# FOLGENDES BEARBEITEN
1 > Zu welcher Uhrzeit soll man laut dem Text über Bauernweisheiten aufstehen?
2 > Setzen Sie den Text über Bauernweisheiten im Anschluss an seinen letzten Vers fort.

+++ TEXTBLOCK +++

Wer im Dorfe herumschwänzte, der schadete sich selbst. Und wer spazieren ging oder hinter dem warmen Ofen süßem Nichtstun frönte, der brachte es zu nichts.“
„Wenn der Bauer durchs Feld spaziert,
dann ist sein Weizen mit Unkraut geziert.“
„Faul in der Arbeit und fleißig im beten
ist Orgelspiel ohne Balgentreten.“
„Faule Bauern finden keinen guten Acker.“
„Sonnenscheu und Ofenwarm’
macht die reichsten Bauern arm.“
Wer aber mit der Sonne aufstand, dem ging sein Tagewerk frisch vonstatten:
„Ein früher Bauer kommt nicht um.“
„Steh’ auf um fünf,
iss mittag um neun,
des abends um fünf
und zu Bett um neun –
so wirst du ein Mann
von neunzig und neun.“
Sicherlich war der Tagesablauf auf dem Lande trotz der Schwere der Arbeit gesünder zu nennen als der in der Stadt. Der Bauer kannte seine Pappenheimer, die seinem guten Vorbild nicht nacheiferten und von denen er sagte:
„Geht die Sonne nach Westen, arbeiten die Faulen am besten.“ „Beim Sonnenschein schlafen und beim Mondenschein wachen, wird niemand zum reichen Manne machen.“
Der Sperling auf dem Dach
Ein Sperling pfeift auf einem Dach
sein Trillerlied ins Tal hinab.

+++ GEGEBENE DATEN +++

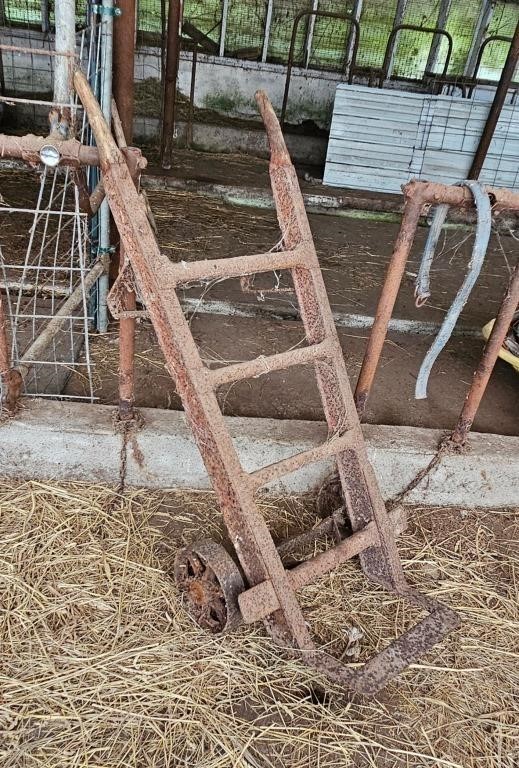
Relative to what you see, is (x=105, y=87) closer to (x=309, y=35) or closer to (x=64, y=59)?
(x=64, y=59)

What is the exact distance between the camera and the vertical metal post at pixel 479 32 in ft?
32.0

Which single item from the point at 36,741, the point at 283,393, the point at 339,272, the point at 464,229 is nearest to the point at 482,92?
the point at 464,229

+++
+++ GEGEBENE DATEN +++

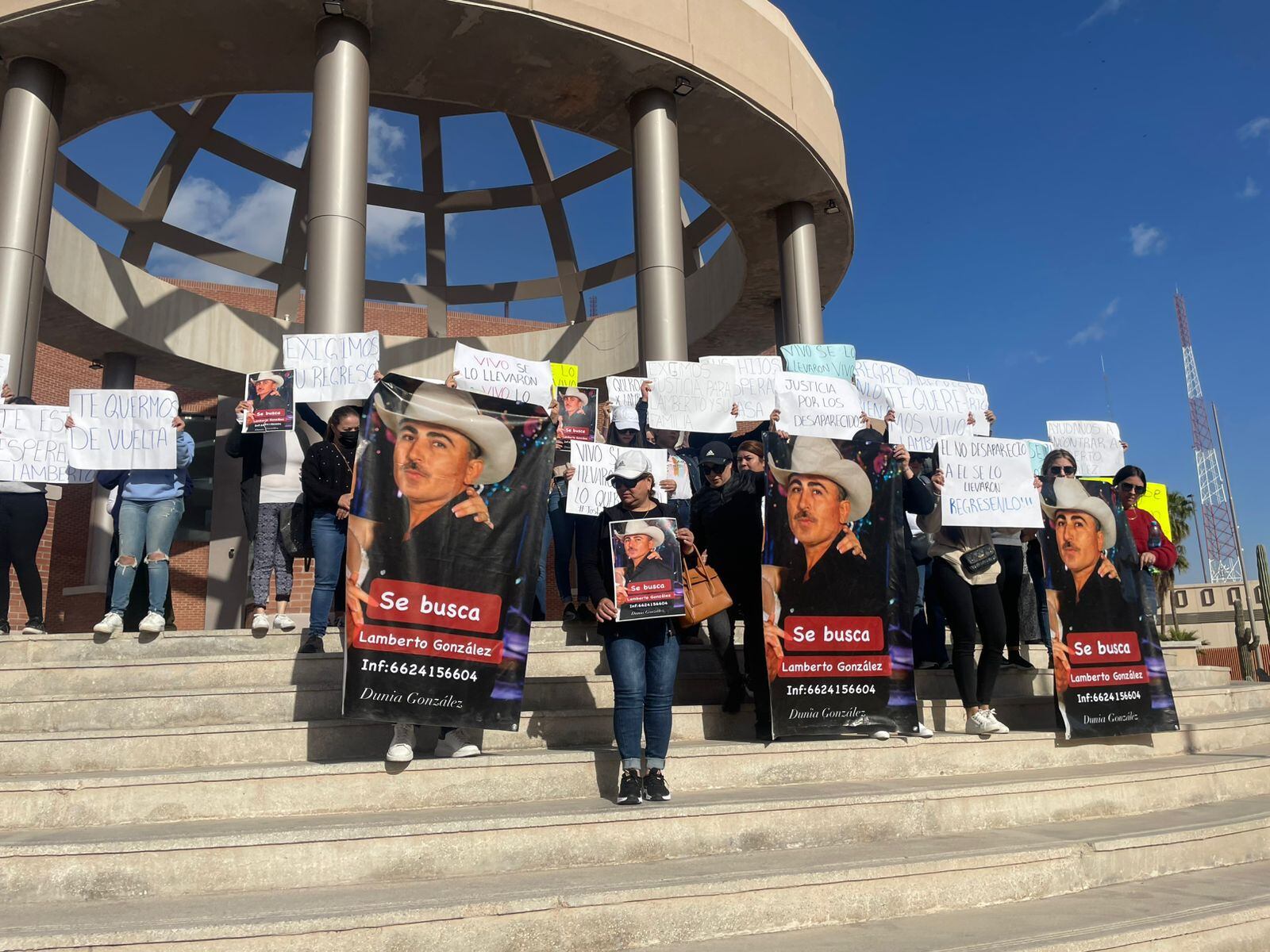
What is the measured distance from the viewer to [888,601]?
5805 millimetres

+++

# ERWARTETE AUSGABEN
1 > Um fünf.

2 >
Die Bäu’rin hört es und sie lacht:
„Ich weiß schon alles,
was im Dorf ging ab.“
Der Spatz hält an, erstaunt und fragt:
„Wer hat dir das denn schon gesagt?“
„Das war der Hahn
hoch oben auf dem KIrchenturm,
der blickt ins Dorf den ganzen Tag,
bei Sonnenschein, bei Wind und Sturm,
und kräht uns dann,
mir und der Magd,
die Neuigkeit in mein Gemach,
den Ratsch und Klatsch,
auf den ich immer wart’.
Ich hab zum Hahn
ein heißer Draht.“
Die Bäu’rin sagt:
„Ich hab den Spatz gern in der Hand,
noch lieber als dich Sperling auf dem Dach.“
Der Sperling schaut sie böse an:
„Ich pfeife alles deinem Mann.
Ich hab den Knecht mit dir geseh’n,
heut Nacht wohl in die Scheune geh’n.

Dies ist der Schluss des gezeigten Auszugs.